Something random YouTube came up with had me in stitches. I laughed so hard my sides hurt. Can you imagine, The Critical Drinker apparently had a Kickstarter project to make his very own short film. Now, for those of you who don't know, which is I hope most of you, The Critical Drinker is one of those obviously conservative YouTube channels that focus on criticizing wokeness in mainstream media. Well, actually, no, he's calling himself a film critic, but in reality once you have watched a video or two of his it becomes clear that his own critical thinking ability is not all that greatly developed.
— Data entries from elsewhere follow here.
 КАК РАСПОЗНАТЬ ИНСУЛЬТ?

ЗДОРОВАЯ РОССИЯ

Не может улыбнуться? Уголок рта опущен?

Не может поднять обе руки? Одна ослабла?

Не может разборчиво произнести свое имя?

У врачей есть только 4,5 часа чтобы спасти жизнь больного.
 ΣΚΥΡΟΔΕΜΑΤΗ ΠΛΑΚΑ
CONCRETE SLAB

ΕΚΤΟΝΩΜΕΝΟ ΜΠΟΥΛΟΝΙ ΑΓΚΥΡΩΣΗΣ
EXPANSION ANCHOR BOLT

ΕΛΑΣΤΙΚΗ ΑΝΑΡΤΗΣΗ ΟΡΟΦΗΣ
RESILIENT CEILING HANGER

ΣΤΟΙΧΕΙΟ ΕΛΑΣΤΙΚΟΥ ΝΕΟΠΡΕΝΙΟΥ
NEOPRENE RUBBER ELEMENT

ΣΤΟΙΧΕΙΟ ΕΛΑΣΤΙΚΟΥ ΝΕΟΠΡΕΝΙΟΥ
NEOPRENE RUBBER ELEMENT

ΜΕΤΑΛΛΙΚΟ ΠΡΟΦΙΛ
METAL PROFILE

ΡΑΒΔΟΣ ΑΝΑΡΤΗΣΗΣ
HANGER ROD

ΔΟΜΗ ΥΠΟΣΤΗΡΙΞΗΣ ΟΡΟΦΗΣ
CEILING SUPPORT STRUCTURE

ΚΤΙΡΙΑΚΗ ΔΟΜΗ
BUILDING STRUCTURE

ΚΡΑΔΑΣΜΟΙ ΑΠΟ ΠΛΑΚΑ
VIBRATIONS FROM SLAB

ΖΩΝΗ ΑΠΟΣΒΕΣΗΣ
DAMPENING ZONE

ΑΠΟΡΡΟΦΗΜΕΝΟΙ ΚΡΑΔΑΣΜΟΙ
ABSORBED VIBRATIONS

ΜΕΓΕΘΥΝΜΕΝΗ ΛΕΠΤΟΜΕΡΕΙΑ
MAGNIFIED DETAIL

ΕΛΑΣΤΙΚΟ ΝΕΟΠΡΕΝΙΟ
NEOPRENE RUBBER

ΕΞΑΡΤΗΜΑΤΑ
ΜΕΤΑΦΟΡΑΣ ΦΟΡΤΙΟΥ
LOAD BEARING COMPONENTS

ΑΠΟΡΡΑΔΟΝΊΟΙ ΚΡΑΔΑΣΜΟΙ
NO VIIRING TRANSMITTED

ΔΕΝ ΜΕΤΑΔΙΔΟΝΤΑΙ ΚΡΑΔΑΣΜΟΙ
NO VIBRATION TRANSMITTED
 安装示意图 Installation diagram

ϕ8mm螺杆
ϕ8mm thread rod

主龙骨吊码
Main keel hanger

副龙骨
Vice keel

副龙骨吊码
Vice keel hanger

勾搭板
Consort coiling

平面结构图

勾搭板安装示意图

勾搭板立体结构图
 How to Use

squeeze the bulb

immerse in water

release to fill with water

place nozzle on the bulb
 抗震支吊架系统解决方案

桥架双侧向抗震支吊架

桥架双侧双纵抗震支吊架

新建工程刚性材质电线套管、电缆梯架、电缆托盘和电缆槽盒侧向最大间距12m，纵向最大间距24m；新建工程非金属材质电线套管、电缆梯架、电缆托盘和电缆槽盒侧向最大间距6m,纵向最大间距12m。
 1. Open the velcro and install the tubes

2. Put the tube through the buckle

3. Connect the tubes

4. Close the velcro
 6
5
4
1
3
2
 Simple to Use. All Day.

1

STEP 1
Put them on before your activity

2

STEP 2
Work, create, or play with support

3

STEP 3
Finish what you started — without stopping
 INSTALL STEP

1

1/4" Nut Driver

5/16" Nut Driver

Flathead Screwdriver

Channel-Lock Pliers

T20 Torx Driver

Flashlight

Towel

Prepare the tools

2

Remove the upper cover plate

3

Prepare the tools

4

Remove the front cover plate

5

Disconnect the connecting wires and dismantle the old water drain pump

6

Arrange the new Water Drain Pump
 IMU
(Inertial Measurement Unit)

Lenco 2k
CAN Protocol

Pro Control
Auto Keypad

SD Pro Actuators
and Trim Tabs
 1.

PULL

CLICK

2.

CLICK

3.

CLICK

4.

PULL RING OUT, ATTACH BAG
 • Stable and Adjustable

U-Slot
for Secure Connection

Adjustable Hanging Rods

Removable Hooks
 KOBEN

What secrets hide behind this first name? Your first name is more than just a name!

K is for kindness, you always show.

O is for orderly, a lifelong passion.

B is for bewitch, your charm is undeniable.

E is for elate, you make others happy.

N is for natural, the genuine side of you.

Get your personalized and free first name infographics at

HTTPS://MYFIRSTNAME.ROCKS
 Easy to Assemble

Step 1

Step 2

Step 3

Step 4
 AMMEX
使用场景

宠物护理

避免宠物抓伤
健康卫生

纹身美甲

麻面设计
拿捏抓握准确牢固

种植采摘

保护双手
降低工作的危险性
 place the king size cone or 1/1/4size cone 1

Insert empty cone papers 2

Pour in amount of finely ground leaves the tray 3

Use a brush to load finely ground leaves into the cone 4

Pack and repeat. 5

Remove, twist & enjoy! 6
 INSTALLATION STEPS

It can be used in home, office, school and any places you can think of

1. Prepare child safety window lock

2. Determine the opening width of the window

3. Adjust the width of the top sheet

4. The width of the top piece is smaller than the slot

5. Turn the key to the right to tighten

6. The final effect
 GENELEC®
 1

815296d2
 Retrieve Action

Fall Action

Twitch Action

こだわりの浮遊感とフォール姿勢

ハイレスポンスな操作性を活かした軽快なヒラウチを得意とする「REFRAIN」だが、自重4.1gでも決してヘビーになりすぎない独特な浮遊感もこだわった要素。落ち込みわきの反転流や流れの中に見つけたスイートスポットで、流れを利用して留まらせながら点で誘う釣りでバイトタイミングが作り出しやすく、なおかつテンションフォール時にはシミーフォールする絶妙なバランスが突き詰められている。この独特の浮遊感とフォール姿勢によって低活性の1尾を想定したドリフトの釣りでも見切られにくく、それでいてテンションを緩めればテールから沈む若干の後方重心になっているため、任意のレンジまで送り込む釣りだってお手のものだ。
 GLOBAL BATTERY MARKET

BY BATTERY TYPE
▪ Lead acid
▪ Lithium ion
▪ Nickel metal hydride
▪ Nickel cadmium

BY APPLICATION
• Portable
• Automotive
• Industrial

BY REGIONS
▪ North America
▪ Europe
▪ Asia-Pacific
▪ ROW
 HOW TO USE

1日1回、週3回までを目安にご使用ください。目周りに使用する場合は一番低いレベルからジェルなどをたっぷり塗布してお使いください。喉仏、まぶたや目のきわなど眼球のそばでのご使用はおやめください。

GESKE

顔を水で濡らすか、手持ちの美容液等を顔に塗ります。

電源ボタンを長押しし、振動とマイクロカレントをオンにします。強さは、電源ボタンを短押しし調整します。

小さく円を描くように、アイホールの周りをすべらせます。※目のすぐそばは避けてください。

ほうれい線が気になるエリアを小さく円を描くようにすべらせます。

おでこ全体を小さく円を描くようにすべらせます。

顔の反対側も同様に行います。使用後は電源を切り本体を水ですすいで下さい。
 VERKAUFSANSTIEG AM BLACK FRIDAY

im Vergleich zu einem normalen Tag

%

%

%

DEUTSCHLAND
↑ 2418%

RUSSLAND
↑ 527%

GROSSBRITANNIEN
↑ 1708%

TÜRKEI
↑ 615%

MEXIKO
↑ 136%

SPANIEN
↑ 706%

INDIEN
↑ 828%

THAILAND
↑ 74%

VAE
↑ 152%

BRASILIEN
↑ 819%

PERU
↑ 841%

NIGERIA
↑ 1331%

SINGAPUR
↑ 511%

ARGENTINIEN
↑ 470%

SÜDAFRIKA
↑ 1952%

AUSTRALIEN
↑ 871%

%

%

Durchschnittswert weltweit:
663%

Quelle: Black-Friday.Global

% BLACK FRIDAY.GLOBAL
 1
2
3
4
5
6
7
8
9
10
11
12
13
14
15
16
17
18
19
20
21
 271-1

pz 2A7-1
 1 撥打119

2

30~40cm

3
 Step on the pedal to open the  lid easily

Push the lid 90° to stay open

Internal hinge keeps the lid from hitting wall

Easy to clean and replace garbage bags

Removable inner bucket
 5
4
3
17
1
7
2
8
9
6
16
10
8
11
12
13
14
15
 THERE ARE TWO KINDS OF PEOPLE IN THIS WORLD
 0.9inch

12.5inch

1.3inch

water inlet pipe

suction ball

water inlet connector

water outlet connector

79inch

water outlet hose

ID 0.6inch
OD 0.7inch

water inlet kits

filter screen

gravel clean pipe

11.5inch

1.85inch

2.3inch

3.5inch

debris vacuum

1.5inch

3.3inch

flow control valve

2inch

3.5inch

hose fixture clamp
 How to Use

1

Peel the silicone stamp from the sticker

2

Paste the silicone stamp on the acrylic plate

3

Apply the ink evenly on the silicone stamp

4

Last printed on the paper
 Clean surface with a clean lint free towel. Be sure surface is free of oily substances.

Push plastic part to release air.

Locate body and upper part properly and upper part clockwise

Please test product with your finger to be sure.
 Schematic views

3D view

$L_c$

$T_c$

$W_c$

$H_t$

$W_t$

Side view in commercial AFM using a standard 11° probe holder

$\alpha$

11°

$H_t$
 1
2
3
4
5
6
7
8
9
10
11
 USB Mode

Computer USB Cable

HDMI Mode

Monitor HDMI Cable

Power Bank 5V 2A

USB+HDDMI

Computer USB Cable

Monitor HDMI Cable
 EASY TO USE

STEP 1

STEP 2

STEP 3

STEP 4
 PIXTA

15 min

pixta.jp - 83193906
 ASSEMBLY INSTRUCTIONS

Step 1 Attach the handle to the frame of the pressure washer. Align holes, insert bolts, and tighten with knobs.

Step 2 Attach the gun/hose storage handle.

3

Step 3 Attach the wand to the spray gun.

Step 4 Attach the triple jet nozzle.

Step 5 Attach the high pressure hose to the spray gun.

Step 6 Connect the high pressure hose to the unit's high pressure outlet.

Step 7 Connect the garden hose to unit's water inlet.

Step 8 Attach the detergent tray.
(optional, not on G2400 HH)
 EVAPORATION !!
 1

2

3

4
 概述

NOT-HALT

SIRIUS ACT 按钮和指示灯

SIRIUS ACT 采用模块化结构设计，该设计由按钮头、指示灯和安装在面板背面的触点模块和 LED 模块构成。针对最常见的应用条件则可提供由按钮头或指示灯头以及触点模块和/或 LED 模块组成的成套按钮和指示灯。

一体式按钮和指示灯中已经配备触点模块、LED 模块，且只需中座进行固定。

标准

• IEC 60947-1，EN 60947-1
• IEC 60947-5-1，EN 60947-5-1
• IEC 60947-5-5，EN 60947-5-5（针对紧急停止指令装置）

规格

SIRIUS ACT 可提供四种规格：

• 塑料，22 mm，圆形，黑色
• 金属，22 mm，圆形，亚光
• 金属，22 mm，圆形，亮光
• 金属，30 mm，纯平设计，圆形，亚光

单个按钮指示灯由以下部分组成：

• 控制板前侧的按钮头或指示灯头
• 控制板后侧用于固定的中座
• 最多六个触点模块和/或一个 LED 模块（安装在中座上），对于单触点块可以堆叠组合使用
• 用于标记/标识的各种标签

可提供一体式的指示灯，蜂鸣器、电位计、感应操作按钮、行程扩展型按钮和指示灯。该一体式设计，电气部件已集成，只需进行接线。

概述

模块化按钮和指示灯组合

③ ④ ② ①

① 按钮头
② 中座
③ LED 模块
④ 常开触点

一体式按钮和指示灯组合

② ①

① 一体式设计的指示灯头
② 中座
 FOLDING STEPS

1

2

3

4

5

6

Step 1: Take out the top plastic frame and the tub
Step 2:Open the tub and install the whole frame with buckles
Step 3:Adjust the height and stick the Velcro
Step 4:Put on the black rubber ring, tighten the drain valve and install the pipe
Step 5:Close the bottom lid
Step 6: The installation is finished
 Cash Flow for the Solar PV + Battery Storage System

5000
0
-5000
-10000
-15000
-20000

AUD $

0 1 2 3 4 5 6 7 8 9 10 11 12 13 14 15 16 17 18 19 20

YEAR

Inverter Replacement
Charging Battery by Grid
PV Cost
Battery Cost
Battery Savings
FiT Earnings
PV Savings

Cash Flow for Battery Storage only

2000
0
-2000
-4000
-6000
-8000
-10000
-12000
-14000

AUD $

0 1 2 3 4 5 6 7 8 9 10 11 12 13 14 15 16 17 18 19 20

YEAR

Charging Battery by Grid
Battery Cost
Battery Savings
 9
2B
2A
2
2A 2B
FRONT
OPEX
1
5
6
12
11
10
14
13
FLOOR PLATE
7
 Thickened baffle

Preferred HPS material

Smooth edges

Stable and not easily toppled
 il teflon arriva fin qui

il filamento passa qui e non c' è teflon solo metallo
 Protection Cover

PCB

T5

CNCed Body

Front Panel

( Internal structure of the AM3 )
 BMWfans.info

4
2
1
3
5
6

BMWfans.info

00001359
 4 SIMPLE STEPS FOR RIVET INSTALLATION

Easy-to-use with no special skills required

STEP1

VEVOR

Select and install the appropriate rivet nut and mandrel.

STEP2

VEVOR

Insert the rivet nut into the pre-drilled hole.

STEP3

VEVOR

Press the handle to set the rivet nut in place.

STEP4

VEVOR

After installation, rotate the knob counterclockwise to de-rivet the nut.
This leads to having content such as stating that Star Trek: Picard is bad because a female admiral is giving Picard some lip while at the same time extoling the virtues of Star Trek: The Next Generation, a series that has plenty of episodes with female admirals giving Picard some lip, or even sue him with the intent of ruining his career.
For the longest while of the Next Generation era of Star Trek, Admirals were the go-to people in the Federation whenever the writers needed a threat, a villain or just someone who is a completely unsympathetic higher up serving as a foil to properly contrast our heroes. If he had actually watched any of the TNG era Star Trek while paying attention, he would have known that. Alas, he either didn't, or didn't have the mental capacity to process, and his brain reached the conclusion that wokeness RUINED Star Trek.
As if Star Trek wasn't ever among the most woke series on air. What it used to be, though, before the TNG movies, before Enterprise and arguably before parts of Voyager, was well written and engaging in addition to presenting philosophical conundrums and a brighter, optimistic look at the future. Star Trek: Picard ruined that by making the Federation Tump's America, which was a current issue at the time, and by having that cynical backdrop that simply does not fit into the existing Star Trek canon than further dragged down by atrocious writing, a stupid plot and terrible characters.
But @majestic, what does that have to do with his Kickstarter project?
Well, it just recently came out. A forty minute short film that no longer is a film, but has been turned into a TV series proof of concept (they at least had the sense to not call it a pilot). A project that overshot its Kickstarter goal by a factor of fifteen, raking in some 300,000 pounds instead of the 20,000 he asked for. This is it:
I don't blame you if you do not want to sit through forty minutes of the most rote Steven Seagal level straight to video schlock. In fact, I suppose, I encourage you to not give him any clicks. Watching it makes it clear why he has called it a TV series proof of concept. It's not that all technical parts of the film are terrible (the stunt work is fine, actually), except for the soundtrack and the audio mixing, but that writing is... well, how do I put that nicely?
It's an incoherent disaster, hence why it is called a proof of concept - after all, if all you have is a bunch of scenes you cannot string together into a coherent narrative because you suck at making films (oh, the irony), just call it a proof of concept and hope your seriously dumb fanbase does not notice*.
Here's the bit that made me laugh though - I mean, as bad as the film is, what else would one expect from The Critical Drinker - it's that precisely the same people who watch his channel for his critiques are the ones making fun of him in the comments. People are calling him a grifter and a hypocrite, and those are the nicer ones. It's fair, considering that the thing he is most famous for (aside from writing forgettable spy thriller novels which are what this proof of concept is sort of an adaptation of) is making fun of bad writing on YouTube.
Eh, looks like bad writing is still bad, even if you subtract the wokeness, although, dumb short film still features a girl boss coming to the rescue of the protagonist.
Edit: Contrast this with the aforementioned Turbo Kid, which had a budget of 60,000 Canadian dollars in 2015, and out came a heartfelt and fun movie that is also a great homage to the 80ies... and it featured Michael Ironside as villain.
*There are those who blame it on not having enough creative control. Over the film he raised the funds for and credits him as one of the writers of the script, with behind the scenes footage clearly showing his being present and giving input at every turn. Right.